Маха легла и стала глядеть на белый потолок с ярким пятном фонаря. Она чувствовала, что почти ненавидит эту квартиру, хотя почти стала ею. Она чувствовала, что почти ненавидит эту машину, хотя рада ей, как единственному живому в пустом мире.
Может, его никогда не было. Я всегда жила здесь. Я всегда была им. И ничего другого не было.
Одиночество, слепое и грустное, окружило ее. Бессонница окружила. Больше не было вопроса, как раньше здесь жил Макс.
Может быть, потому, что слишком сильно тебя любила. Так, что мечтала стать твоей тенью. Слиться с тобой. Все за тебя делать. Чтоб ты не знал ни проблем, ни грусти. Чтобы жил легко и никогда не смотрел теми страшными глазами, как на болоте... Иначе не понимаю, отчего все так произошло.
Родители не станут в общагу звонить, а там не хватятся. Маха вскрыла свой молчащий все эти дни сотовый и смыла симку в унитазе. Потом спустилась к почтовому ящику в подъезде, выгребла бумажный спам, нашла квиток на оплату квартиры и Интернета и не удивилась, что там стояла ее фамилия. Вернувшись, она ушла в комнату и долго, с особым удовольствием, разбиралась в устройстве прекрасного дорогого “Canon’а”.

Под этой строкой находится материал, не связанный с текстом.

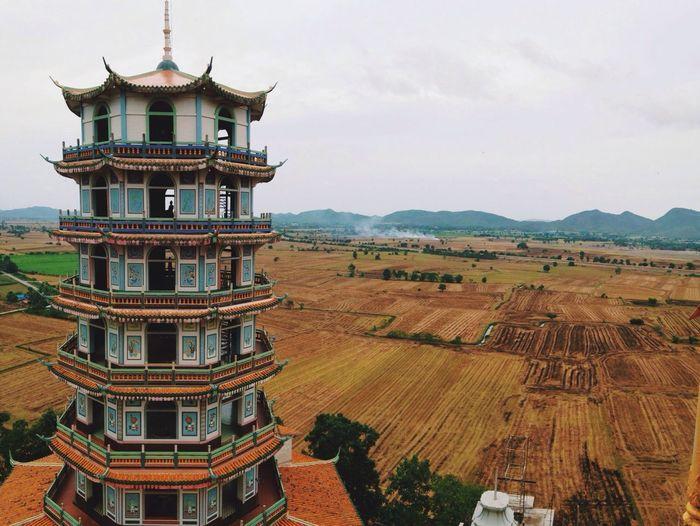 Pagoda In Field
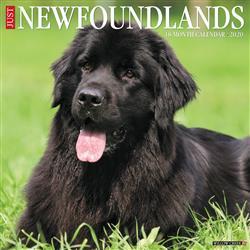 Newfoundlands 2020 Wall Calendar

Утром, когда старшие дети, еще не ушедшие в школу, включили наверху рэп, Маха позвонила клиенту, для которого ночью закончила работу. Она не удивилась бы, если бы тишина в трубке не разродилась гудками и если бы ей не ответили. Она так давно не выходила из дома, что ей казалось уже, что мира за стенами квартиры нет. Но ей ответили. Клиент не озадачился женскому голосу, был рад и тут же назначил встречу, готовый все принять и сразу же оплатить.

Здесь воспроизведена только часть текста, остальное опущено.